Силия вернулась и продолжила ужин. Потом сиделка с Мириам ушли. Они шелестели где-то бельем и звенели ключами…

Силия и Дермут остались одни — они сидели и в отчаянии смотрели друг на друга. Раньше они смеялись и шутили, но теперь страх обуял их.

Силия сказала:

— Все будет хорошо. Я знаю, все у меня будет хорошо.

Дермут ответил нарочито-бодро:

— Конечно, хорошо.

Они уставились друг на друга с несчастным видом.

— Ты выносливая, — сказал Дермут.

— Очень. И дети рождаются каждый день — один в минуту, правда ведь?

Приступ боли исказил ее лицо судорогой. Дермут заорал:

— Силия!

— Ничего, ничего. Пойдем на воздух. Дома теперь как в больнице.

— Это все чертова сестра так устраивает.

— Она очень славная, правда?

Они вышли в летнюю ночь. Было какое-то странное чувство, что они совсем одни. В доме царила суматоха, шла подготовка — они слышали, как сиделка говорила по телефону: «Да, доктор… нет, доктор… Да, если около десяти часов, то будет очень хорошо… Да, вполне удовлетворительно».

Ночь на улице была прохладной и зеленой… Шелестел бук… Двое одиноких детей бродили по саду, взявшись за руки, не зная, чем утешить друг друга.
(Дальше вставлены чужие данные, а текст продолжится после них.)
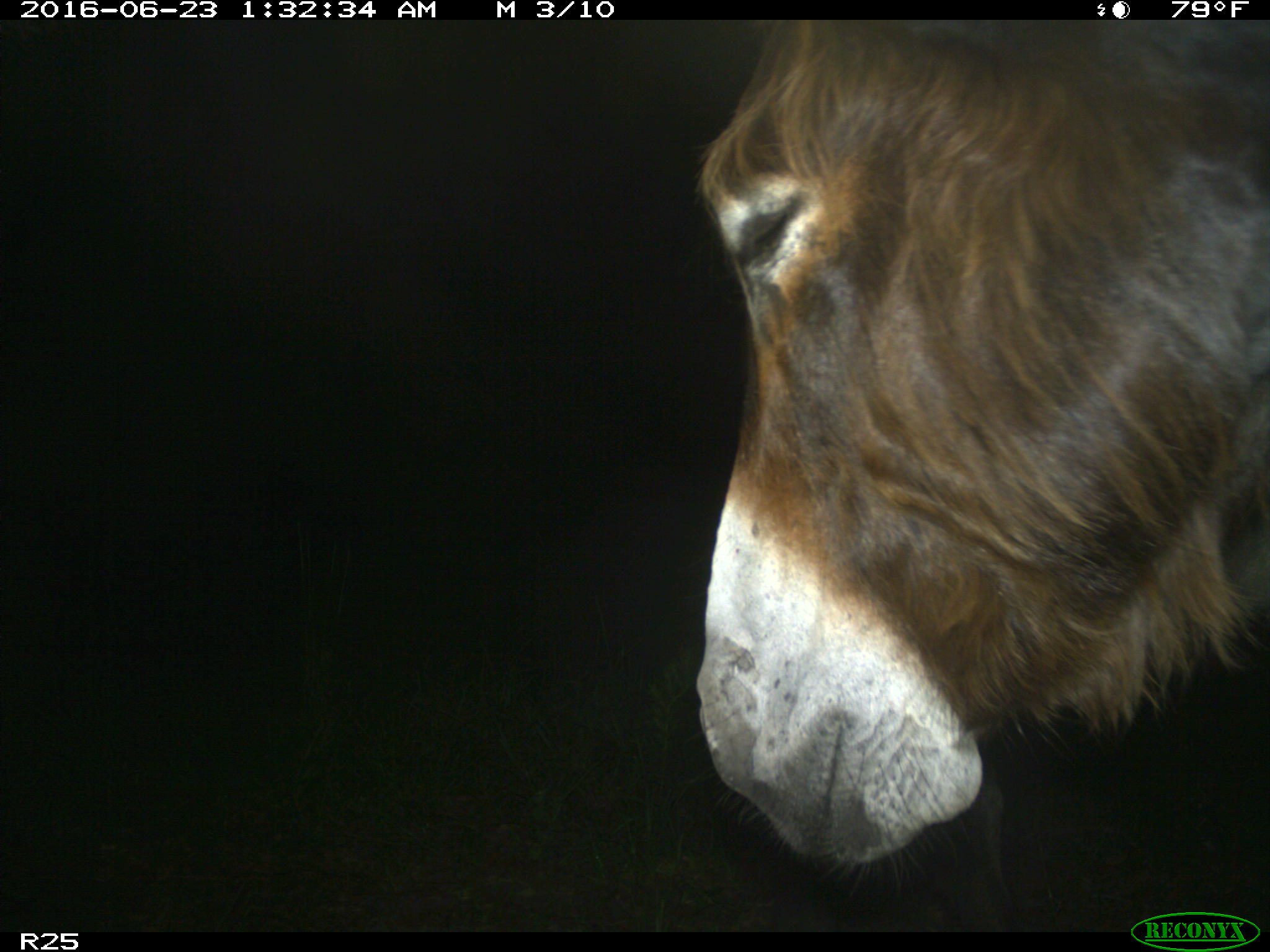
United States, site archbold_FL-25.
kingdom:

Неожиданно Силия произнесла:

— Я хочу сказать… не то чтобы что-то должно случиться, но если вдруг случится… я была так удивительно счастлива, что ничто в мире не имеет значения. Ты обещал, что сделаешь меня счастливой, и сделал… Я даже вообразить себе не могла, что можно быть такой счастливой.

Дермут ответил прерывисто:

— Это я на тебя навлек такое…

— Я знаю. Тебе хуже… Но я ужасно счастлива — из-за всего… — И прибавила: — И потом — мы всегда будем любить друг друга.

— Всегда, всю нашу жизнь…

Из дома позвала сестра:

— Идите-ка вы лучше в дом, милая.

— Иду.

Теперь это случится. Их отрывают друг от друга. И это было для Силии хуже всего. Она должна была оставить Дермута, чтобы одной, без него, встретить то, что приближалось.

Они прильнули друг к другу, выразив весь ужас разлуки в поцелуе.

И Силия подумала: «Никогда нам не забыть этой ночи — никогда…»

Было четырнадцатое июля. Она ушла в дом.

2

Такая усталость… такая усталость… такая жуткая усталость.

Комната — все крутится, какой-то туман, — потом, расширяясь, проясняется, становится настоящим. Сиделка улыбается ей, врач в углу моет руки. Она знает его всю свою жизнь, и он весело выкрикивает ей:

— Итак, Силия, милочка, у вас малышка.

У нее появилась малышка, разве?

Казалось, это не имеет значения.

Она так устала.

Только это — устала…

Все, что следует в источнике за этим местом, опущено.